What no-one ever told you is the magic smoke is also toxic...
"There is more worth loving than we have strength to love." - Brian Jay Stanley
The smoke is potentially pretty toxic, the device gets extremely hot (cannot be handled without high-temp gloves) and you cannot put out a lithium fire. You have to let it burn, maybe put sand on it. Hence removing it without making the problem worse is tricky. On the other hand, you can get the passengers out fast (airplanes are designed for that) and that will put everyone in a safe situation reliably. Hence the decision to evacuate is the only right choice here.
Most ACs are not even worth the keystrokes to insult them. Be generically insulted by this and ignored otherwise.
If Steve Ballmer were Samsung CEO, he would have personally ripped each and every airline seat out and thrown every last one of them at the customer with the smoking phone.
That must have created quite the shit storm.
Toxic gas gets released in a closed environment, a fire starts on a plane, and you think it's abnormal that the smoke be cleared out before a 100 million dollar plane and hundreds of lives are risked?
Nice anecdote grandpa. Since your time, we invented this idea of "statistics" and "collecting data". Fact is, more than 6,000 kids died in the eight years before lawn darts were banned. Now, is it worth banning just to save 763 lives a year? That's a judgement call. But it's not "this activity is perfectly safe, overreaching 'crats." Fun sidenote, apparently the most common cause of injury wasn't among the contestants, but because someone overthrew it into someone else's yard.
Your ad here. Ask me how!
you cannot put out a lithium fire
You're wrong. The FAA produced a video showing several methods of extinguishing lithium battery fires ranked in order of effectiveness using the things available onboard the aircraft.

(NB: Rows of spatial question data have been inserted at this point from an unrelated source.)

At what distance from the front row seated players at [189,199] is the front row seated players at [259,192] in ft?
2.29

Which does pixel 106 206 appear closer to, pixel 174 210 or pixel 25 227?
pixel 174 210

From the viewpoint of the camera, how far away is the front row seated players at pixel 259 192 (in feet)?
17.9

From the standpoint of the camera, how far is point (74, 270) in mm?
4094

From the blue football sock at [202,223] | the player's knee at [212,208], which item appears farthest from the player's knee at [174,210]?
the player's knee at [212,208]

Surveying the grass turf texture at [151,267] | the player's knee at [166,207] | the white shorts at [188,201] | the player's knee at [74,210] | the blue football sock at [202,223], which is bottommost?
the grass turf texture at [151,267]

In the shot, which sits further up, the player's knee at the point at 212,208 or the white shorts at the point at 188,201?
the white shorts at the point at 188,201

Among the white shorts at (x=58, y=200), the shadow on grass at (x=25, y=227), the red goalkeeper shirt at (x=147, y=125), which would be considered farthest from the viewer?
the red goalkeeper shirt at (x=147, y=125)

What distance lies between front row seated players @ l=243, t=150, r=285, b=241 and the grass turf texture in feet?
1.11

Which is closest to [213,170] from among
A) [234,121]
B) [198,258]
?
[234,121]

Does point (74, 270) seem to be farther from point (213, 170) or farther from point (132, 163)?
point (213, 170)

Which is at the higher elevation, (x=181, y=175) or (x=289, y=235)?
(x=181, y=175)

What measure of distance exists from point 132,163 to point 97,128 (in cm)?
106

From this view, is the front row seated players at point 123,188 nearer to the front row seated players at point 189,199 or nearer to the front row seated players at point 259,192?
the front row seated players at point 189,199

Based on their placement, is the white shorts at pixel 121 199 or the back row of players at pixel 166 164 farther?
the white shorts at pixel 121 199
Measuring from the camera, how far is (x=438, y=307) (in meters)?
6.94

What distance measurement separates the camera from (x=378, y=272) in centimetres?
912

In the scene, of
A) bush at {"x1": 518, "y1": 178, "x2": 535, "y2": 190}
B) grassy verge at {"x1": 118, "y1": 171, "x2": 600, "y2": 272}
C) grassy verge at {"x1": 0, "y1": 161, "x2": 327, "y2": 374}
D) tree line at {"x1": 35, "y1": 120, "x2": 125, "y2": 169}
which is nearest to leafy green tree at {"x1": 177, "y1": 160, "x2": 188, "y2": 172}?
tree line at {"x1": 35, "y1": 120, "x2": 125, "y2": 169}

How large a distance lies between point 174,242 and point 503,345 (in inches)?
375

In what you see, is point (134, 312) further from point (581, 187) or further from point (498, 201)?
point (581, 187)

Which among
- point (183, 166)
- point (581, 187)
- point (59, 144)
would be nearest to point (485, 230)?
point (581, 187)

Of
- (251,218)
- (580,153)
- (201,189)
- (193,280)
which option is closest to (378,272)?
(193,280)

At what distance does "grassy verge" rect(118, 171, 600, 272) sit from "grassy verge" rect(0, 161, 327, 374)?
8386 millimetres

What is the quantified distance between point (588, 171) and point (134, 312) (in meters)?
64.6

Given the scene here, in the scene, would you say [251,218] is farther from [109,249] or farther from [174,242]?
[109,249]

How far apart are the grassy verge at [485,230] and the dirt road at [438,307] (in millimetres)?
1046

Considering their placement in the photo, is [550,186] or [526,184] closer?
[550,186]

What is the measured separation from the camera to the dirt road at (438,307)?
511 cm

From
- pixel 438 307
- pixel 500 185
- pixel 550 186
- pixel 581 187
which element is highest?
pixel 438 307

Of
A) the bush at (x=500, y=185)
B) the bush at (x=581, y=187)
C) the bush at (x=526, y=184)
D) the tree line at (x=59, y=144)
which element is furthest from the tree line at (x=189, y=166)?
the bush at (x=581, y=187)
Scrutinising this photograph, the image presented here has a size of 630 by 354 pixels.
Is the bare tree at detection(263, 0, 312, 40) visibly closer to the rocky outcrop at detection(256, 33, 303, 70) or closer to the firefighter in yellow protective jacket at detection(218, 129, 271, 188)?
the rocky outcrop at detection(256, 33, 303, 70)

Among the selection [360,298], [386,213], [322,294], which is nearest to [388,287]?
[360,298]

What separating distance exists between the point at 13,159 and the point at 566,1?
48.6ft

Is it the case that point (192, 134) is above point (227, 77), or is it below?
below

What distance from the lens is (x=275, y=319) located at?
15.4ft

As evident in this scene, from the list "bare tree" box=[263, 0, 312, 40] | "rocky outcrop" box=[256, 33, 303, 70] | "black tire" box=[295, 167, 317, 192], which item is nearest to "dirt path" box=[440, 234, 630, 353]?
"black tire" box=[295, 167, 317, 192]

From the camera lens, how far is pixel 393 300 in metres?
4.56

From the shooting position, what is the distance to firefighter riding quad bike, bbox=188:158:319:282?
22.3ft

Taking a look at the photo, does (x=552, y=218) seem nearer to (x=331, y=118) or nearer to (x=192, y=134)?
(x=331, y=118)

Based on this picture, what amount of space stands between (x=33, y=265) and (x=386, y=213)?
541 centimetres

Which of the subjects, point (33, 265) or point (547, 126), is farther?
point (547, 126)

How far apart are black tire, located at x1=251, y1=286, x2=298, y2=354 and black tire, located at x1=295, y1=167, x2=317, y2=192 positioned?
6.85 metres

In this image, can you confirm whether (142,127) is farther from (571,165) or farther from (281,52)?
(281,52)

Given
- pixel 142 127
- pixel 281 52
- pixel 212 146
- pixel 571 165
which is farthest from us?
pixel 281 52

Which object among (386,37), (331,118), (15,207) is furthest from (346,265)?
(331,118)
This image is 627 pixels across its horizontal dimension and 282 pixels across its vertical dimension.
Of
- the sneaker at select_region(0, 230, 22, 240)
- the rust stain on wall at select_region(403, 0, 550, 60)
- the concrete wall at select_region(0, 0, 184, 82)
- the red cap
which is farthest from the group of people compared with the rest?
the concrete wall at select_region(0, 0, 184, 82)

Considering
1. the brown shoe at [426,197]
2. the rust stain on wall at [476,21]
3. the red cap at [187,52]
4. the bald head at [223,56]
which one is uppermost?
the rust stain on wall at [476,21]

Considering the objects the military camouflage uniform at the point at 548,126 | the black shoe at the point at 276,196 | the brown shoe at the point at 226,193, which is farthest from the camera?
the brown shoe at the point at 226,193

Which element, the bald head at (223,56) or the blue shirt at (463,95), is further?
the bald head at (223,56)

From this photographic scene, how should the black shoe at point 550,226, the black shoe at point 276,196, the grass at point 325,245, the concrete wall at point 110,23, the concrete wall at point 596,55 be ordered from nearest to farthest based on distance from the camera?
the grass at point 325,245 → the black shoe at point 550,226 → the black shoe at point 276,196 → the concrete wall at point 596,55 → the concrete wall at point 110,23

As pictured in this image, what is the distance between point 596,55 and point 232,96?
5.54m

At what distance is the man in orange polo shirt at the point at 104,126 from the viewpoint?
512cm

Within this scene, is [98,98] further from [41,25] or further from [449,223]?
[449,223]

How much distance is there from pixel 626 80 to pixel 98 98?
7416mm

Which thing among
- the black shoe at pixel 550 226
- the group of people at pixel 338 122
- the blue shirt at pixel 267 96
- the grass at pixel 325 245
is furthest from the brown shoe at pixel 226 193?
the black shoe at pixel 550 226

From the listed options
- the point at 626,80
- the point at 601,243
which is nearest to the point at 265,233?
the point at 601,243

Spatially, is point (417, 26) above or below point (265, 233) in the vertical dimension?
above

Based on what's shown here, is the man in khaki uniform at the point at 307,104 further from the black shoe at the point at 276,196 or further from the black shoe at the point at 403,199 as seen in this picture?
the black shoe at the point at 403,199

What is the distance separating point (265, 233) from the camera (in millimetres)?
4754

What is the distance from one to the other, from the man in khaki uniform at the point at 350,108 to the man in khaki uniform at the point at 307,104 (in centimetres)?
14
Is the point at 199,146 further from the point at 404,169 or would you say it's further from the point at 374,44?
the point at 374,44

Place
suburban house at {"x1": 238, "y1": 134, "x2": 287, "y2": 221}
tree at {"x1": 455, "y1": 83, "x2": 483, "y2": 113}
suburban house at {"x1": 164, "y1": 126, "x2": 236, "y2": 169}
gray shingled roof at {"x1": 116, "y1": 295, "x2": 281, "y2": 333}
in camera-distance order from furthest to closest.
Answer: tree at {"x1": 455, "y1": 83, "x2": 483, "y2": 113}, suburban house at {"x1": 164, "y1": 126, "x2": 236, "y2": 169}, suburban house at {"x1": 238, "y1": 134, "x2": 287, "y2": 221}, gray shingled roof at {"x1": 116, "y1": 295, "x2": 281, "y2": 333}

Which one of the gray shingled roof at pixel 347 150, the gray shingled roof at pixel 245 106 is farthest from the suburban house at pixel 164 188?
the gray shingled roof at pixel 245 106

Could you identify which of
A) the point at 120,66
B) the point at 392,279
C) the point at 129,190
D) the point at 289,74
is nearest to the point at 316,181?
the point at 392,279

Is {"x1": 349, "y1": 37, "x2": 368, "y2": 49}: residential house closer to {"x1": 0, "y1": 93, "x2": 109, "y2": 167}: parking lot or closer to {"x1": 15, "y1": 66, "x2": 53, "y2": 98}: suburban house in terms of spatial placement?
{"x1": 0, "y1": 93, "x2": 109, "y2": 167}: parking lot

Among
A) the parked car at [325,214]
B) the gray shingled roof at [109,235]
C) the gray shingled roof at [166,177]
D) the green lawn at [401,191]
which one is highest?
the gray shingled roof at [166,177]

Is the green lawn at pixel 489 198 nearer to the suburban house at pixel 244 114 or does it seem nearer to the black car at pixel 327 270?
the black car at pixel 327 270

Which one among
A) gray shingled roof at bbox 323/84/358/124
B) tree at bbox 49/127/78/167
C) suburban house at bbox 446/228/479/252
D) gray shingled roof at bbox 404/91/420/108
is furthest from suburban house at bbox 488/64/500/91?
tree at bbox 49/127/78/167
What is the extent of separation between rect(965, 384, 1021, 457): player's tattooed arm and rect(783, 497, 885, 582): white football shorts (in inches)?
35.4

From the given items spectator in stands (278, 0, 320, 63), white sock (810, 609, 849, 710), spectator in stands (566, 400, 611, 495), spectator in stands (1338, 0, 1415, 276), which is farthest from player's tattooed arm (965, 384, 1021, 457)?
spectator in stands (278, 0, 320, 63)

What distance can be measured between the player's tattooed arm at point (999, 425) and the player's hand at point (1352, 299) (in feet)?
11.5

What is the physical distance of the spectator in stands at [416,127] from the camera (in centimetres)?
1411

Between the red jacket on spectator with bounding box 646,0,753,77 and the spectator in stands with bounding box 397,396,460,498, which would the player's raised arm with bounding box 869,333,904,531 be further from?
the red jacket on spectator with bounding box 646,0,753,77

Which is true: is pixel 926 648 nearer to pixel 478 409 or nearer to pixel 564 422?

Fact is, more than 6,000 kids died in the eight years before lawn darts were banned.
Numbers like those would have raised much greater societal outrage, not to mention media coverage. Googling for the real numbers shows that 6100 people of all ages went to the hospital due to lawn dart injuries during those eight years. About three-quarters of those people were kids, and of those there were 3 deaths. That's still a huge concern, but nowhere near thousands of deaths.